Читать книгу La versión de Eric - Nando López - Страница 5
ОглавлениеSÁBADO, 13 DE JULIO
01:44 a. m.
Tenía nueve años cuando mi padre se fue de casa.
Once cuando comenzaron las pesadillas.
Trece cuando llegó el primer ingreso.
Y catorce en el segundo.
No sé por qué me resulta imposible dejar de pensar en todo eso este maldito sábado, mientras corro sin saber hacia dónde.
Intentando alejar de mí la imagen de ese cuerpo que aún debe de yacer en el asfalto a la espera de la ambulancia.
–¿Podría repetir la dirección, por favor? –me pedía la voz al otro lado del teléfono.
–Estoy en... Estoy...
Tenía guardada la ubicación en mi móvil, pero no era capaz de responder porque, de repente, solo era capaz de ver y sentir oscuridad.

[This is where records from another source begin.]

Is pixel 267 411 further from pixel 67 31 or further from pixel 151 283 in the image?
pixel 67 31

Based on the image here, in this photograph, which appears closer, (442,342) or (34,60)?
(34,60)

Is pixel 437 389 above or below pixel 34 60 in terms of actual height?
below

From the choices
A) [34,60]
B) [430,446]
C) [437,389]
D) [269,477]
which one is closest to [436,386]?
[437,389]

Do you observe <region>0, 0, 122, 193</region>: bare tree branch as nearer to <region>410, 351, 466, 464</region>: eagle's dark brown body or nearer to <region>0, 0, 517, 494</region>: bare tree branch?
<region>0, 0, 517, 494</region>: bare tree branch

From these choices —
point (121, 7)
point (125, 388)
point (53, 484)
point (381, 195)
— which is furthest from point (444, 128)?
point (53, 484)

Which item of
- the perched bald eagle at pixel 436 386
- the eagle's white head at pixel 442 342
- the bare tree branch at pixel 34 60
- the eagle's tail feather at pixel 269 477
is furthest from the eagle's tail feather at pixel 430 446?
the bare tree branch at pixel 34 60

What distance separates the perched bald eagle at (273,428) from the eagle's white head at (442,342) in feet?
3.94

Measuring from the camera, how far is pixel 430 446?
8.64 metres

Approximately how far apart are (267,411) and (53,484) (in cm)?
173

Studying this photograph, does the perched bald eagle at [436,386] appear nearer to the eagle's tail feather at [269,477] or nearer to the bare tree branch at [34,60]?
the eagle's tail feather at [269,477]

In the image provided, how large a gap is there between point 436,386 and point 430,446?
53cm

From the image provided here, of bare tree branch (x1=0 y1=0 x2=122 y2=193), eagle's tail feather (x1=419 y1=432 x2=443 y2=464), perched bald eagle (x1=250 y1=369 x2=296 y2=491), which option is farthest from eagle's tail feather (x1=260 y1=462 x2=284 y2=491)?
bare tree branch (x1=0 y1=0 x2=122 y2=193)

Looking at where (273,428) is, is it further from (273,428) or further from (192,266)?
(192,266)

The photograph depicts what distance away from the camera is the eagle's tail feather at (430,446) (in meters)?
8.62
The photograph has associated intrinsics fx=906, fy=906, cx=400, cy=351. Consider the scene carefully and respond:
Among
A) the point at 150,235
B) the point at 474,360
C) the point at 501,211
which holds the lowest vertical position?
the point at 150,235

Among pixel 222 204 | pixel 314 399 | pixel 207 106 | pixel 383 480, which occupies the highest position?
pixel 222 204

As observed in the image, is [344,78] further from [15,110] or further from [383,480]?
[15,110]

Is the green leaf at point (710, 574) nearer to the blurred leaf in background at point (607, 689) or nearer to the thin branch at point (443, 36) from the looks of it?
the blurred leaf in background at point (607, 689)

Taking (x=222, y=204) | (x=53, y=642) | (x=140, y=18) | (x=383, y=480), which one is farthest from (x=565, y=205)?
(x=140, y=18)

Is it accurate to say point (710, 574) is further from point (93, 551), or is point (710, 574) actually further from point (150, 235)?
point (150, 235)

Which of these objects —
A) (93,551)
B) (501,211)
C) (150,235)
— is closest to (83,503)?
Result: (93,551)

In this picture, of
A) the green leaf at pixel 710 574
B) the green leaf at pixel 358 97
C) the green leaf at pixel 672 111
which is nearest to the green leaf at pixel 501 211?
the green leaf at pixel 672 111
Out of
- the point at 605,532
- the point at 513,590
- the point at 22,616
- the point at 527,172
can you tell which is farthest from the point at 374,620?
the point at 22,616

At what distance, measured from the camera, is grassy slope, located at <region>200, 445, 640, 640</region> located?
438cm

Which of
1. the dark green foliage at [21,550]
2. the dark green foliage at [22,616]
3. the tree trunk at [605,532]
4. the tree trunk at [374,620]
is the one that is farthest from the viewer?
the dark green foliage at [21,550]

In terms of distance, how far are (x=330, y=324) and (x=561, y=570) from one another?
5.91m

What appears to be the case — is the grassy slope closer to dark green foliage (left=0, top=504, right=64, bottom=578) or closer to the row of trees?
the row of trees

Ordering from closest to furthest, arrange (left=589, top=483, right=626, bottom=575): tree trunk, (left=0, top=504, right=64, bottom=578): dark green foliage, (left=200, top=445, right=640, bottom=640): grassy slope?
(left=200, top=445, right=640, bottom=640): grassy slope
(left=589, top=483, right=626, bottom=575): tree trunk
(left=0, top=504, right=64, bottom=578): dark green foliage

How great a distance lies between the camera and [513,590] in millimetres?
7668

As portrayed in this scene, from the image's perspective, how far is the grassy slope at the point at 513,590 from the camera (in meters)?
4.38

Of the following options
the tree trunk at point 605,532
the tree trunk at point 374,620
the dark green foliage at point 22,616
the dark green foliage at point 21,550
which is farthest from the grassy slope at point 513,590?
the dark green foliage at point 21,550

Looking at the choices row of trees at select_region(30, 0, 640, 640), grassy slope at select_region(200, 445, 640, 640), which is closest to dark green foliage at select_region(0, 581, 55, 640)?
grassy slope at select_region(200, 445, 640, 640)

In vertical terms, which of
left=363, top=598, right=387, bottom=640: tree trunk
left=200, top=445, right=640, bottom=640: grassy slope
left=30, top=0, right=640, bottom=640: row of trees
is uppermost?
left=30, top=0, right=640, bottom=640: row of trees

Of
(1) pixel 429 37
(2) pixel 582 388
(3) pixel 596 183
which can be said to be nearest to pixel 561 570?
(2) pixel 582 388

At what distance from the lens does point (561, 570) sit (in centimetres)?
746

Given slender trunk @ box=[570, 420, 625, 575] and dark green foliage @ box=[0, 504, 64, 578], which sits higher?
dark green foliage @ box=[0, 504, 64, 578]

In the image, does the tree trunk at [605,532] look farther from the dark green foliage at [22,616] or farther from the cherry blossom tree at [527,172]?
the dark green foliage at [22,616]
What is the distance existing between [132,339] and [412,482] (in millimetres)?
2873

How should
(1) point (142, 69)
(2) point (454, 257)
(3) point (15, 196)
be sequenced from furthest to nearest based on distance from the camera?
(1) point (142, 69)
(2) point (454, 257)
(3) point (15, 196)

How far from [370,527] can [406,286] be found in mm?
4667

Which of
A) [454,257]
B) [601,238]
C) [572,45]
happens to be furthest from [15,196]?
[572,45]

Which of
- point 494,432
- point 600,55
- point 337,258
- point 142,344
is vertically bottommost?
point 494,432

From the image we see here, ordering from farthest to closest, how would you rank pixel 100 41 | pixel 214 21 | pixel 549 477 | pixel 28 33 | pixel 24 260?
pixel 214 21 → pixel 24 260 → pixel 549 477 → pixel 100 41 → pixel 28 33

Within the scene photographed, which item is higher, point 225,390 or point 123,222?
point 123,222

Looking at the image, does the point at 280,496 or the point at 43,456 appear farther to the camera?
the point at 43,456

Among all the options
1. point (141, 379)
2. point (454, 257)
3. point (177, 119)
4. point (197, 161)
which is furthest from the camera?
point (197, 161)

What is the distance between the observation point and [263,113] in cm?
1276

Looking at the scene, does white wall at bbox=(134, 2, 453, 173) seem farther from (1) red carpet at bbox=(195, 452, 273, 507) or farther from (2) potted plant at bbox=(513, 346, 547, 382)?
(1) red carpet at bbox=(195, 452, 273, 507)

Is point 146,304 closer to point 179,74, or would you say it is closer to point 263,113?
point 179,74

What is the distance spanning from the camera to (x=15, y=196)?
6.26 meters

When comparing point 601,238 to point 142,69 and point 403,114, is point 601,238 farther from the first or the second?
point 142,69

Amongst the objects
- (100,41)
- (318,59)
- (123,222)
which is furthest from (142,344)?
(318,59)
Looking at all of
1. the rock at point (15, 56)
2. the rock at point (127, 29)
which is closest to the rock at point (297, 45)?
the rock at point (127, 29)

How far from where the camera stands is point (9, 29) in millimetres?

Tan parecida a la que me empujó a empezar a lesionarme a los doce.
A la que me derribó a los trece.
A la que estuvo a punto de hundirme para siempre a los catorce.
Como si esta noche mis demonios se hubieran aliado para lanzarse sobre mí de nuevo.
–Denos su ubicación –insistía quien intentaba atenderme al otro lado de la línea.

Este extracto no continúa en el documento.